1Wtedy Hiob odpowiedział:
2Słuchajcie uważnie moich słów, a to będzie dla mnie wasza pociecha.
3Pozwólcie mi mówić, a potem, gdy powiem, naśmiewajcie się ze mnie.
4Czy swoją skargę kieruję do człowieka? A jeśli tak, to dlaczego mój duch nie miałby być wzburzony?
5Spójrzcie na mnie, zdumiewajcie się i połóżcie rękę na swoje usta.
6Gdy tylko sobie przypomnę, jestem przerażony i strach ogarnia moje ciało.
7Czemu niegodziwi żyją, starzeją się, a nawet wzrastają w bogactwie?
8Ich potomstwo utrwala się przed nimi, a ich rodzina wzrasta na ich oczach.
9Ich domy są bezpieczne, bez strachu i nie dotyka ich rózga Boga.
10Ich byk zapładnia i nie zawodzi, ich krowa cieli się i nie roni.
11Wypuszczają swe malutkie dzieci jak trzodę, a ich synowie podskakują.
12Chwytają za bęben i harfę i weselą się przy dźwięku fletu.
13Spędzają swoje dni w dobrobycie, a w mgnieniu oka zstępują do grobu.
14Dlatego mówią do Boga: Odejdź od nas, bo nie chcemy poznać twoich dróg.
15Kim jest Wszechmocny, abyśmy mieli mu służyć? Cóż nam pomoże to, że będziemy się modlić do niego?

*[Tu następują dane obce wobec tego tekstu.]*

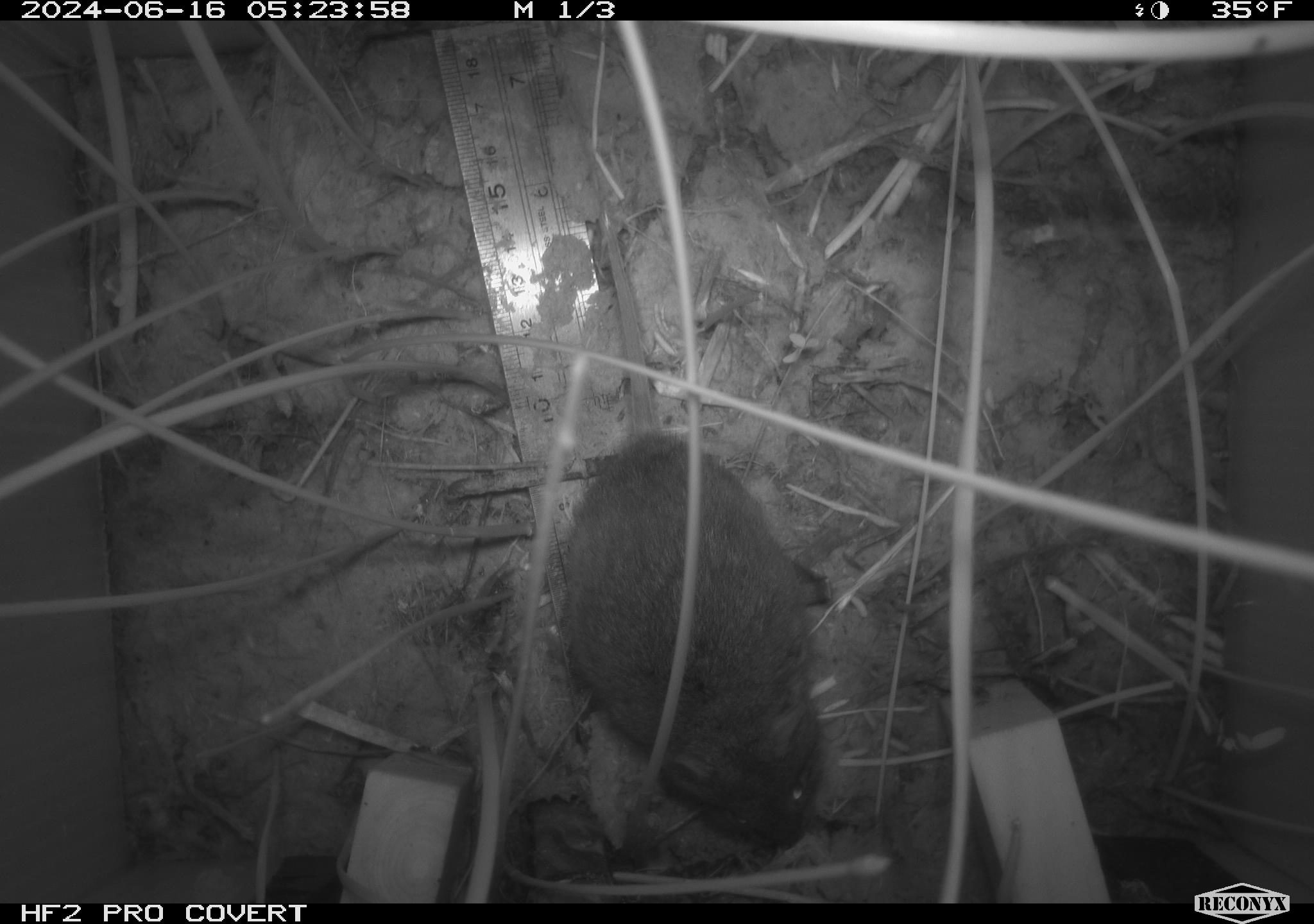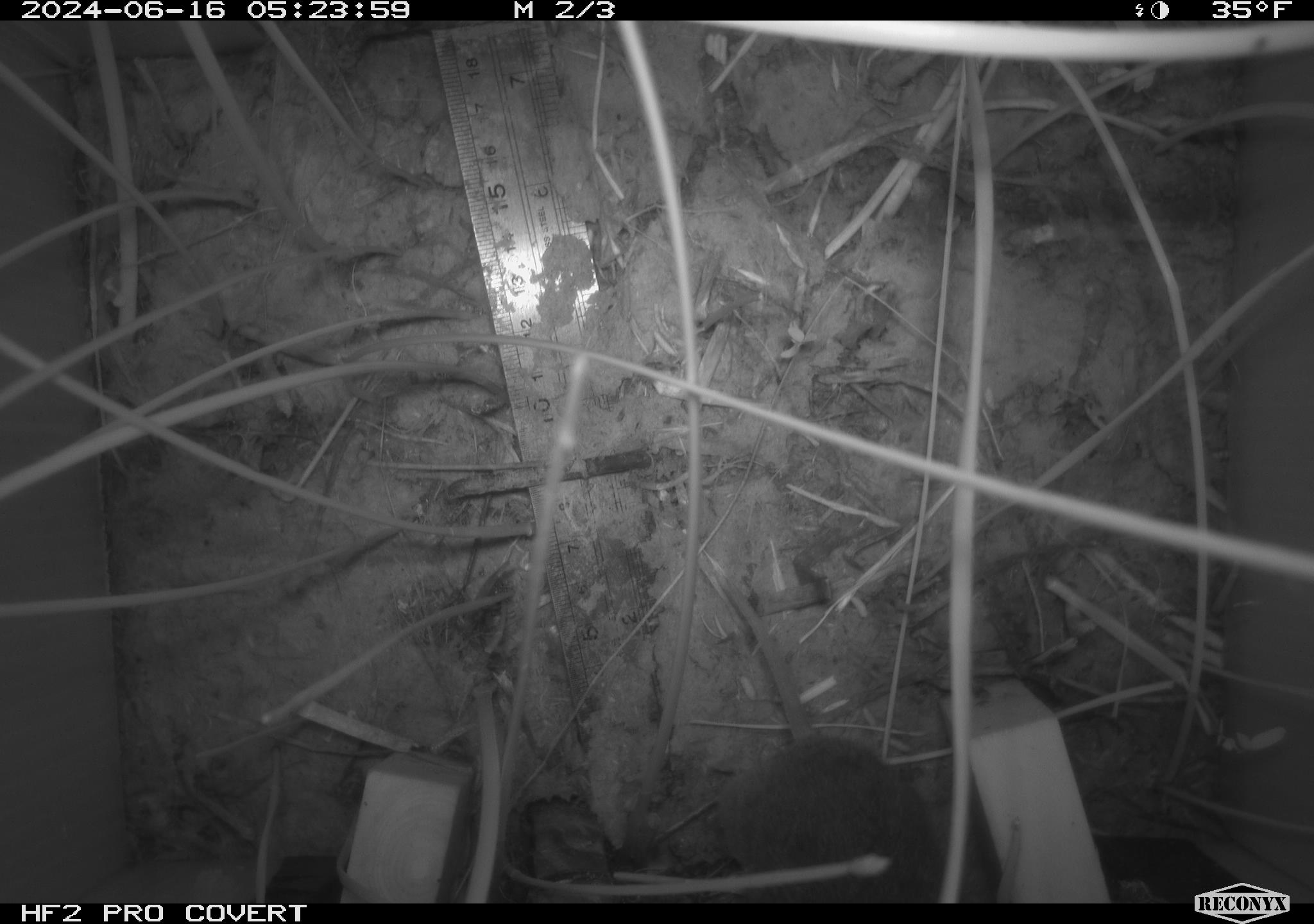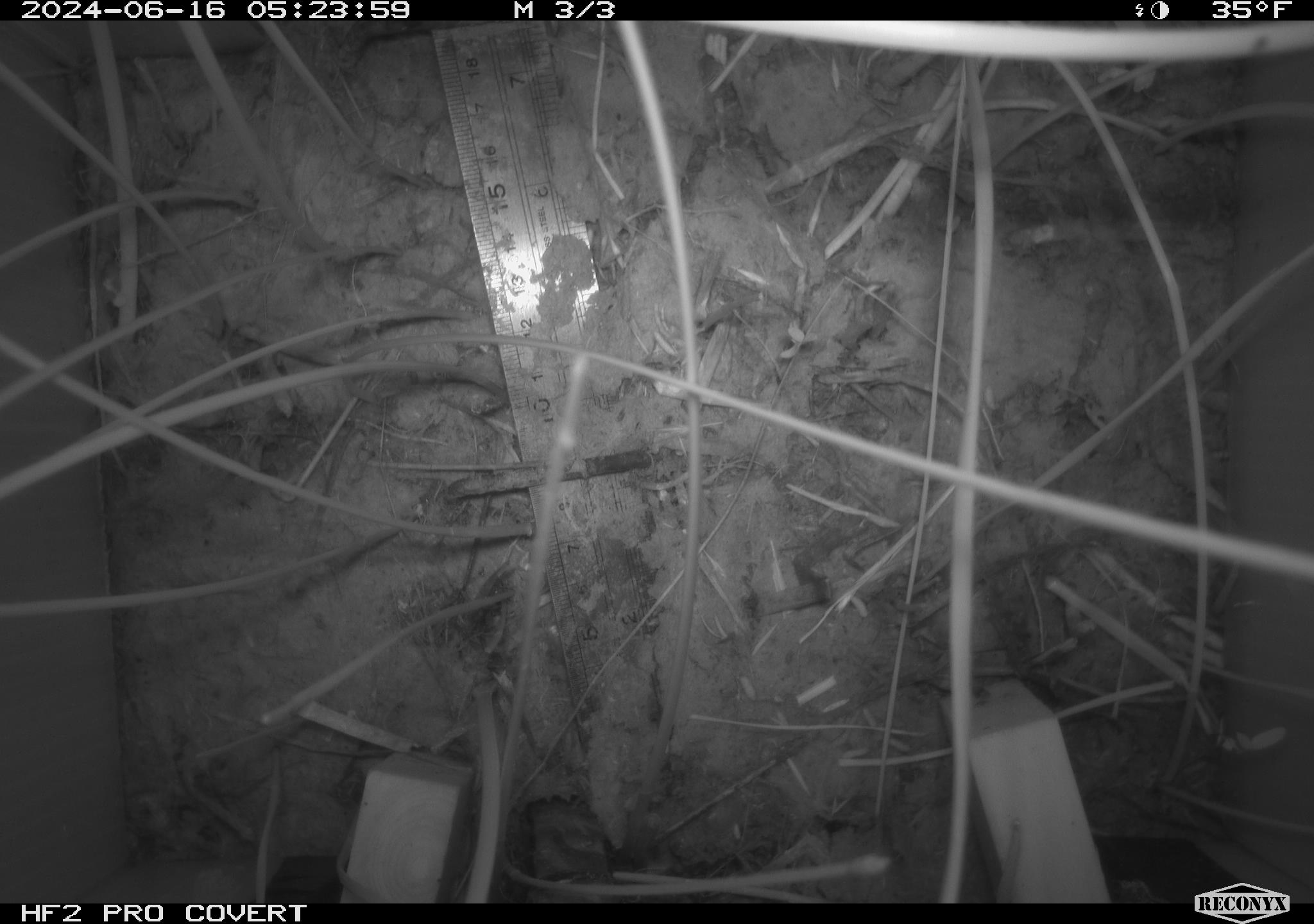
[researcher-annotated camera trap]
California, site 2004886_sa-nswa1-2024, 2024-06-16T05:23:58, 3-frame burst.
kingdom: Animalia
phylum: Chordata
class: Mammalia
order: Rodentia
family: Cricetidae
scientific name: Arvicolinae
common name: voles, lemmings, and muskrats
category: arvicolinae subfamily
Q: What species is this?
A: Arvicolinae subfamily (voles, lemmings, and muskrats) (Arvicolinae).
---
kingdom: Animalia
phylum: Chordata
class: Mammalia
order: Rodentia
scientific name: Rodentia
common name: rodent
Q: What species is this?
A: Rodent (Rodentia).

16Oto ich dobra nie są w ich rękach. Rada niegodziwych daleka jest ode mnie.
17Jak często gaśnie pochodnia niegodziwych? Jak często przychodzi na nich zguba? Bóg im wydziela cierpienie w swoim gniewie.
18Są jak słoma na wietrze i jak plewa, którą wicher porywa.

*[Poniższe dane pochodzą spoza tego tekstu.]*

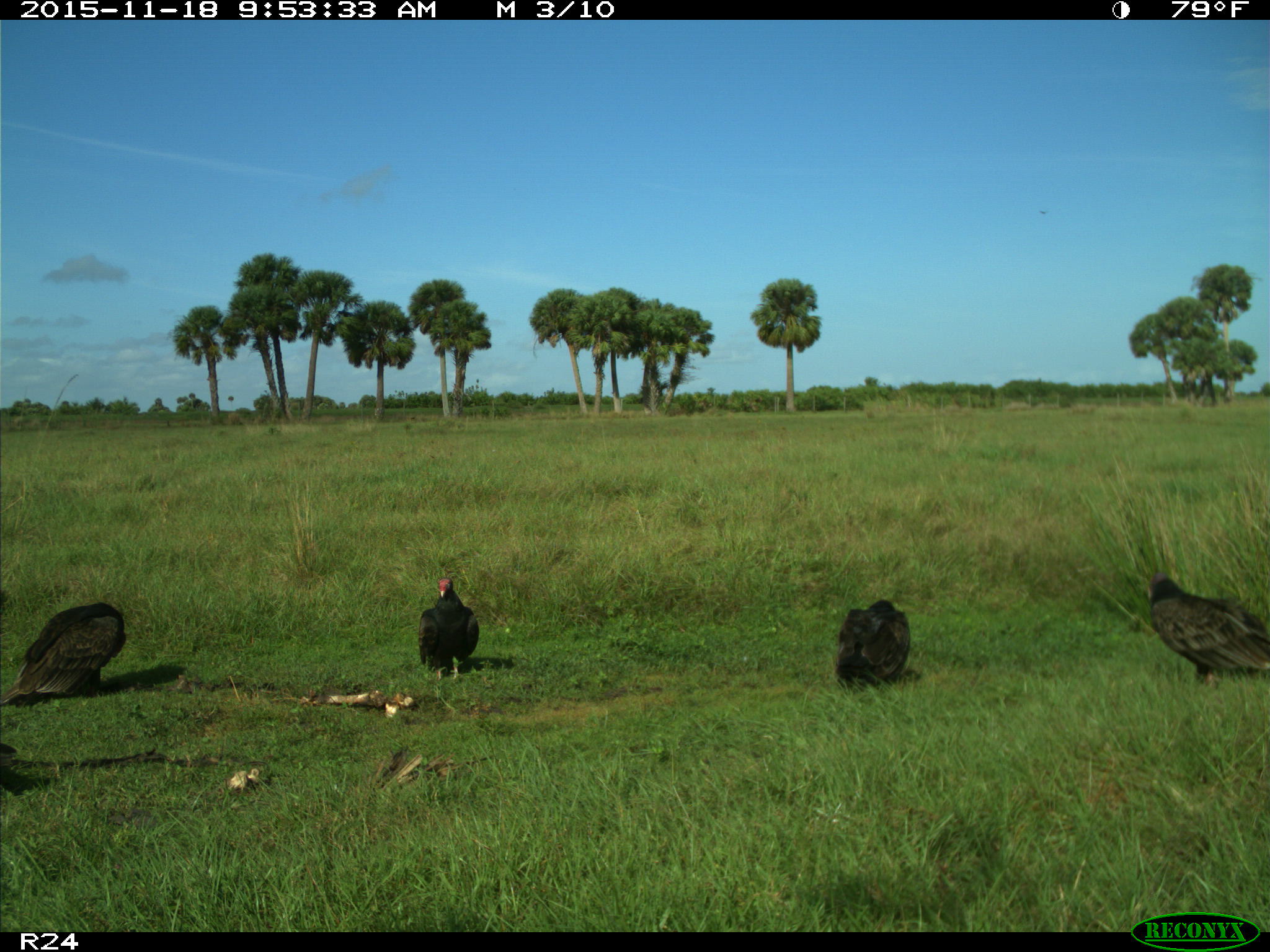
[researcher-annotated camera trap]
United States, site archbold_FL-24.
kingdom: Animalia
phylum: Chordata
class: Aves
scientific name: Aves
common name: birds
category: unidentified bird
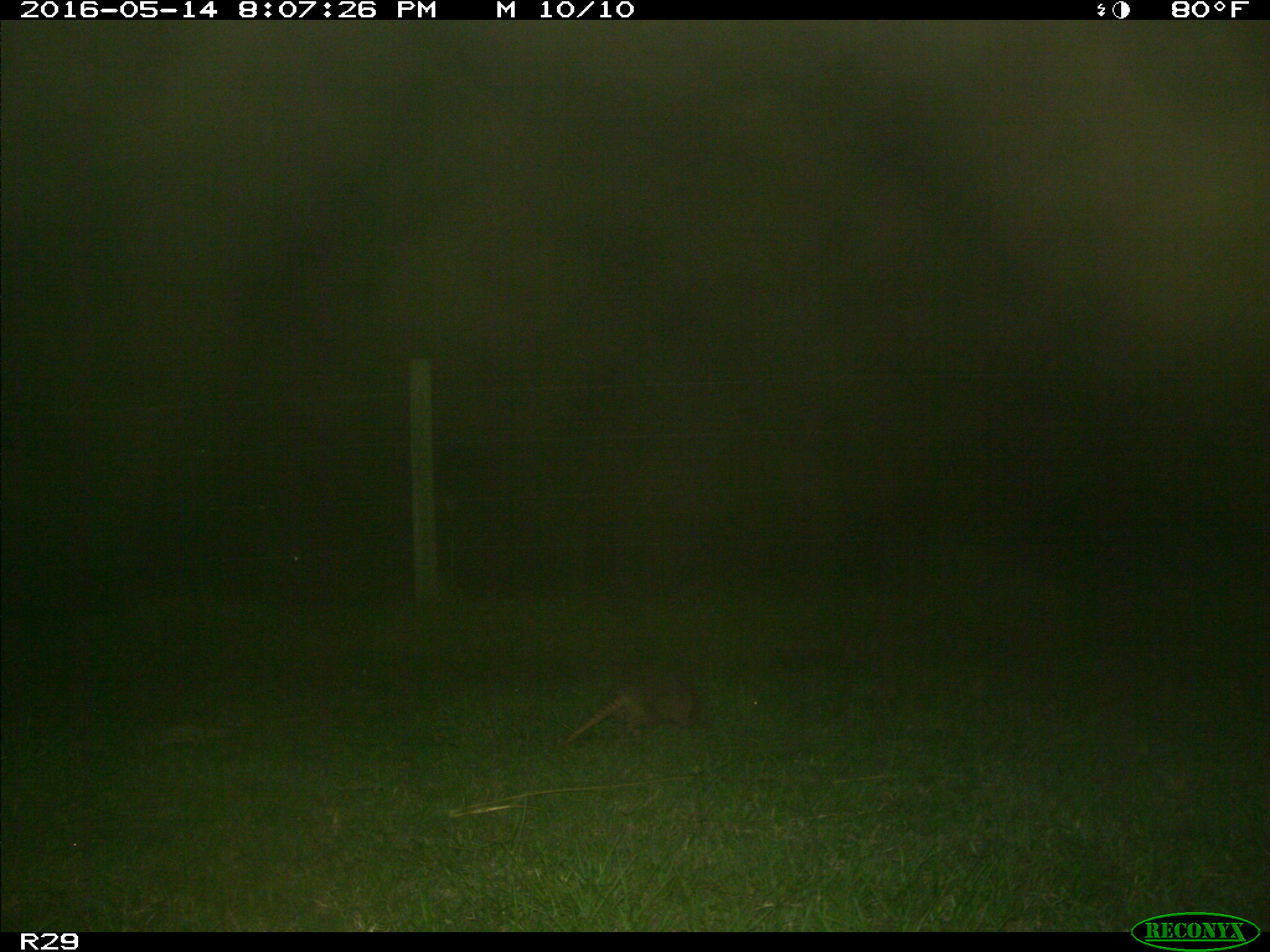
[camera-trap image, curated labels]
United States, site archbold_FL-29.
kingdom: Animalia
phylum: Chordata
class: Mammalia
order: Cingulata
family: Dasypodidae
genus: Dasypus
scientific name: Dasypus novemcinctus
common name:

19Bóg zachowuje jego nieprawość dla jego synów; odpłaca mu, aby to poczuł.
20Jego oczy ujrzą jego nieszczęście i będzie pił z gniewu Wszechmocnego.
21Jaką bowiem ma on rozkosz w swoim domu, po swojej śmierci, gdy liczba jego miesięcy zostanie skrócona?
22Czy ktoś może uczyć Boga wiedzy, wiedząc, że on sam sądzi najwyższych?
23Jeden umiera w pełni swoich sił, bezpieczny ze wszystkich stron i spokojny;
24Jego piersi są pełne mleka, a jego kości zwilża szpik.
25Drugi zaś umiera w goryczy ducha i nigdy nie jadał z uciechą.
26Razem będą leżeć w prochu i okryją ich robaki.
27Oto znam wasze myśli i zamiary, jakie przeciwko mnie złośliwie obmyślacie.
28Mówicie bowiem: Gdzie jest dom księcia? A gdzie mieszkanie niegodziwych?
29Czy nie pytaliście podróżnych? Czy nie chcecie poznać ich znaków;
30Że niegodziwy jest zachowany na dzień zatracenia? Zostanie przyprowadzony na dzień gniewu.
31Któż mu wypomni w oczy jego drogę? A kto mu odpłaci za to, co uczynił?
32Zaprowadzą go do grobu i zostanie w grobowcu.
33Słodkie mu będą bryły ziemi z doliny i pociągnie za sobą wszystkich ludzi; a ci, którzy szli przed nim, są niezliczeni.
34Czemu więc daremnie mnie pocieszacie, skoro w waszych odpowiedziach pozostaje fałsz?